<いぎなり仙台>まちかどブラ昭和 駄菓子店「ハトヤ」(太白区)創業時は玩具店/子どもの心 今もつかむ

今も昔も子どもたちに大人気の駄菓子が並ぶハトヤの店内
1968年ごろのハトヤ。当時は玩具を販売していた(ハトヤ提供)

 よっちゃんイカ、ココアシガレット、うまい棒…。うなぎの寝床のような店内の棚に、色とりどりの駄菓子がびっしりと並ぶ。

 「ハトヤ」(仙台市太白区)は、横町の風情が漂う小さな商店街の一角にある。子どもたちが店の前に自転車を止め、目当ての品を買っていく光景は、昭和の頃とほとんど変わらない。

 「駄菓子の醍醐味(だいごみ)はね、何といってもくじ引きなんだよ」。店主の斉藤ノブ子さん(76)が説明する。

 くじ付き商品は近年、減少傾向という。それでも、小さな箱に入った球状の「マルカワマーブルフーセンガム」や、最高で100円が当たるスクラッチカードくじなどは、今でも人気を集める。

 1968(昭和43)年の創業時は玩具店。テレビゲームの台頭などを受け2005年、駄菓子店に切り替えた。商品棚には、かつて販売したオセロや釣りゲームなどの盤ゲームが残り、店構えとともに昭和の趣を伝える。

 「そろそろ引退を考える年齢だけど、健康のため、もう少し頑張るよ」。斉藤さんが笑いながら話した。(武田俊郎)
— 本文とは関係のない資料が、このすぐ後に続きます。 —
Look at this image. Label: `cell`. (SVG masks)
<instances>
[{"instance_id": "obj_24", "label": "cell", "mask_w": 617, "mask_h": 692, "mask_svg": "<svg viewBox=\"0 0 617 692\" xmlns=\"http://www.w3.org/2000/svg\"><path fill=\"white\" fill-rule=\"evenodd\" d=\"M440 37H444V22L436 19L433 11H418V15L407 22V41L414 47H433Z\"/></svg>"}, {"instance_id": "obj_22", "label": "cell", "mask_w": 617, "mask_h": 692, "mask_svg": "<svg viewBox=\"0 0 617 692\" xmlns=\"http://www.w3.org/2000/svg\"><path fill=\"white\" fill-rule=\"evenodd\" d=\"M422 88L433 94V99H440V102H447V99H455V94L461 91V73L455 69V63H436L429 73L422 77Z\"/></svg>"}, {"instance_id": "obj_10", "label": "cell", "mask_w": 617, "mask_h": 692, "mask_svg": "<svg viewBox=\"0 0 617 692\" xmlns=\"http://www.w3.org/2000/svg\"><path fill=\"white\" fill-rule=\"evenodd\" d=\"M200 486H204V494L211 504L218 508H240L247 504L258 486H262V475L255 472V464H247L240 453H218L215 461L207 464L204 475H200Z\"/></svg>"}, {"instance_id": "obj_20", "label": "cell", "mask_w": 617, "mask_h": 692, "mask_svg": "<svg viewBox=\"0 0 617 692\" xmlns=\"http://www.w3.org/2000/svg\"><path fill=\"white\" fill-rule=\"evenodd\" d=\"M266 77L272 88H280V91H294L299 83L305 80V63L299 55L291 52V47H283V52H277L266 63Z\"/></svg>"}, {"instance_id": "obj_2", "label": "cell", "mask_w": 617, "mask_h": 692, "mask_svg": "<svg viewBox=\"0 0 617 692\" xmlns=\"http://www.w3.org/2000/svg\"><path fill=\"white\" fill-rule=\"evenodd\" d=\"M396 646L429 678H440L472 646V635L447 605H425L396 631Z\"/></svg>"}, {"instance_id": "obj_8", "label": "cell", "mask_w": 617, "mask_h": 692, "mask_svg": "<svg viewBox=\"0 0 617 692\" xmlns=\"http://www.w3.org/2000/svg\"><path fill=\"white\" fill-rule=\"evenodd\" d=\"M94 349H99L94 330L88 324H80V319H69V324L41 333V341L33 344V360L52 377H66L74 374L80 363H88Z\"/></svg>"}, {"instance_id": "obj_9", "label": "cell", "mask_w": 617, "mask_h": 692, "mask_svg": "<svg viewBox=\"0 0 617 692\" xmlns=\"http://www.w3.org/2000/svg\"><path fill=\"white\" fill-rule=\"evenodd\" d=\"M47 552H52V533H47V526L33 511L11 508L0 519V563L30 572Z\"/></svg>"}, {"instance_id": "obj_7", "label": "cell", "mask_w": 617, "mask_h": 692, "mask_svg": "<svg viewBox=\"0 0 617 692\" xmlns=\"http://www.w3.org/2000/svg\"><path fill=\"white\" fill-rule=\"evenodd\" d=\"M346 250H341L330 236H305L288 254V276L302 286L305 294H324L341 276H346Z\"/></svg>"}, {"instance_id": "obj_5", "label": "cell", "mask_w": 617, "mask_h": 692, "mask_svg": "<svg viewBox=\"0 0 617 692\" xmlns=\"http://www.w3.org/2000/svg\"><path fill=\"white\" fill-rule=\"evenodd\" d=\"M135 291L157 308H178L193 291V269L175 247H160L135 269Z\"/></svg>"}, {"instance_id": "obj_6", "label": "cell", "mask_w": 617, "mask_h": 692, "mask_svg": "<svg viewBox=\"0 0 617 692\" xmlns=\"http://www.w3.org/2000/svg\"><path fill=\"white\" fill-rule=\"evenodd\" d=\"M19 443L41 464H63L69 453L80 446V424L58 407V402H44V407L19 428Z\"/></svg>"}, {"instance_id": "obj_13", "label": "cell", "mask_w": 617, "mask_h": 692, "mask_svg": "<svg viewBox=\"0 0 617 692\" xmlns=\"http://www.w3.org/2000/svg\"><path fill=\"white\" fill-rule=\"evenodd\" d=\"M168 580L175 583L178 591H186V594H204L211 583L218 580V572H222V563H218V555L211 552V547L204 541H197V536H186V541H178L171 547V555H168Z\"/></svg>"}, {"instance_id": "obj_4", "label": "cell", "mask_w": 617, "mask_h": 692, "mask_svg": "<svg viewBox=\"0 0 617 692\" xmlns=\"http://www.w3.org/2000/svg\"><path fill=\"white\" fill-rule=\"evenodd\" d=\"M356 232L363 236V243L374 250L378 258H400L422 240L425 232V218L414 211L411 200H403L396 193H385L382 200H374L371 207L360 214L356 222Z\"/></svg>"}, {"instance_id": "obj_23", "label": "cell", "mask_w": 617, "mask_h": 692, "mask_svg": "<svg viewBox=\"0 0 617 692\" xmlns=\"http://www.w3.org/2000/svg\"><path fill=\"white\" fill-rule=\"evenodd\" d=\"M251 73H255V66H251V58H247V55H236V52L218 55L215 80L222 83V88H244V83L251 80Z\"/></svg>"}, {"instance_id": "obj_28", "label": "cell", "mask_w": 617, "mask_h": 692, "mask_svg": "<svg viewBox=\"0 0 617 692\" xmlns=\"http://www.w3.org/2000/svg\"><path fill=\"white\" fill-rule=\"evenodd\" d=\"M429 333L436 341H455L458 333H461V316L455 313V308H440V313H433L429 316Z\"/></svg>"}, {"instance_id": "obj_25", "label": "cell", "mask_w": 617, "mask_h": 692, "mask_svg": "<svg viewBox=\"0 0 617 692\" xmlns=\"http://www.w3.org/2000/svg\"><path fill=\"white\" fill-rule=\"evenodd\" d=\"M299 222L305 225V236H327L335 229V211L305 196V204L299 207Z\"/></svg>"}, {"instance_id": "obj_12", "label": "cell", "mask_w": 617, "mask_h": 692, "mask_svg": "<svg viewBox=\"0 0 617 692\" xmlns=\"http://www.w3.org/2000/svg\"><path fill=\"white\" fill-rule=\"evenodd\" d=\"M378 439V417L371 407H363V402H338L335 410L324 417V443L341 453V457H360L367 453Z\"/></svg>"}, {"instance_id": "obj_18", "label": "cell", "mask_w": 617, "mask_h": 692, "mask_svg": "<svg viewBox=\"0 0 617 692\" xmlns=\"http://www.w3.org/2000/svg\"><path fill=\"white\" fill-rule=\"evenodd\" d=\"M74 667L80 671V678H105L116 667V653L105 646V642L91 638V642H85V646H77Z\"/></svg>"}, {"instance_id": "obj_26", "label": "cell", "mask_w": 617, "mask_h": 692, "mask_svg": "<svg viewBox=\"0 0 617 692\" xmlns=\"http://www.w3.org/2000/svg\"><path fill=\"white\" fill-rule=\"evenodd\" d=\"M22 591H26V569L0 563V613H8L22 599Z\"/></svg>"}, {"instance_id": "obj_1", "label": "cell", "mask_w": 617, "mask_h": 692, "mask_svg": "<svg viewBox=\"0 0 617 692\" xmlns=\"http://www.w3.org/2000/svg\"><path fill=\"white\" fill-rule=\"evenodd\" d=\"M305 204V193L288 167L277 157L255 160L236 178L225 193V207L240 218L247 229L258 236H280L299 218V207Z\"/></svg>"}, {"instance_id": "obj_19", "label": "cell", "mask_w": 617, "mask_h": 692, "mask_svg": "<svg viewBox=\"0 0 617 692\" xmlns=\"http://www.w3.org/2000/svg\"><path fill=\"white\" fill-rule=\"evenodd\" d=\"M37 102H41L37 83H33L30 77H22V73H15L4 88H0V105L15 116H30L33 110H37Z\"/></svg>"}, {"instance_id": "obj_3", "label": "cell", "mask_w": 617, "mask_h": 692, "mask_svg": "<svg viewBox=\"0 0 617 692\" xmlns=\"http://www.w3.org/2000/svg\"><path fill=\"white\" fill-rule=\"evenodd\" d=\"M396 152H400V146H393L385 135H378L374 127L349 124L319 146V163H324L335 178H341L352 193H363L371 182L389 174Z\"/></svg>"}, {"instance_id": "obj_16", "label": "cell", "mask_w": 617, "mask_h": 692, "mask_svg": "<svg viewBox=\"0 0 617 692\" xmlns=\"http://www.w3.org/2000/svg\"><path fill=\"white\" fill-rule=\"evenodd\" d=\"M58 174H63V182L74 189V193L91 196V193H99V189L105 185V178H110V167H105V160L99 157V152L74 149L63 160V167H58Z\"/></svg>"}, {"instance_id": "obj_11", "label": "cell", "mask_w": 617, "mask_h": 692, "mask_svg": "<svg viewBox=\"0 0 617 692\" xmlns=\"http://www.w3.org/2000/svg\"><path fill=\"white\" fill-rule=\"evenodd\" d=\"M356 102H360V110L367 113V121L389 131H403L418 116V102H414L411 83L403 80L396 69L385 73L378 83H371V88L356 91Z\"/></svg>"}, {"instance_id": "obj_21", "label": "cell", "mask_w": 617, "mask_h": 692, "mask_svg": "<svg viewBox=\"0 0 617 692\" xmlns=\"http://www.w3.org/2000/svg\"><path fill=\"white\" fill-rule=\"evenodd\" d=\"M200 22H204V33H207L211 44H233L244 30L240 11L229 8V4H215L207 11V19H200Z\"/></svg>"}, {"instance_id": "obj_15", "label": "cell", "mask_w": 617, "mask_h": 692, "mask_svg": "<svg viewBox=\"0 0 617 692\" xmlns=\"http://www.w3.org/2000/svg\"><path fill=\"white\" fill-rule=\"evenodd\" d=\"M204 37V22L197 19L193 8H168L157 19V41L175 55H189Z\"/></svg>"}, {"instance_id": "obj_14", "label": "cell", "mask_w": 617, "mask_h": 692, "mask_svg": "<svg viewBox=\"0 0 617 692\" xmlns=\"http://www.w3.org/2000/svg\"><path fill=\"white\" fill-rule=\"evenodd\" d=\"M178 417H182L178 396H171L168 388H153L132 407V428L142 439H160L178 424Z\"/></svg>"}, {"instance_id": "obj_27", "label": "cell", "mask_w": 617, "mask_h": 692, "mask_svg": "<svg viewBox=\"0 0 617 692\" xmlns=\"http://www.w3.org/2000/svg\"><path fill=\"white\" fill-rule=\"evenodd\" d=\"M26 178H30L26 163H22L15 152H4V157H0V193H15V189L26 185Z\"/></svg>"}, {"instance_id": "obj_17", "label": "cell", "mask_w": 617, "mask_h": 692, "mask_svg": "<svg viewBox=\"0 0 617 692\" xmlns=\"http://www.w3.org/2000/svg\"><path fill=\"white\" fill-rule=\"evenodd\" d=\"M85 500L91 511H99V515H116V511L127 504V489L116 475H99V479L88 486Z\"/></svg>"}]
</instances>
 「いぎなり仙台 まちかどブラ昭和」は今回で終了します。

[メモ]長町青果市場(仙台市中央卸売市場長町分場、1892~1963年)跡地に開設された商店街「長町フラワー通り」にある。午前10時30分~午後4時。不定休。仙台市太白区長町1の7の37。連絡先は022(248)8444。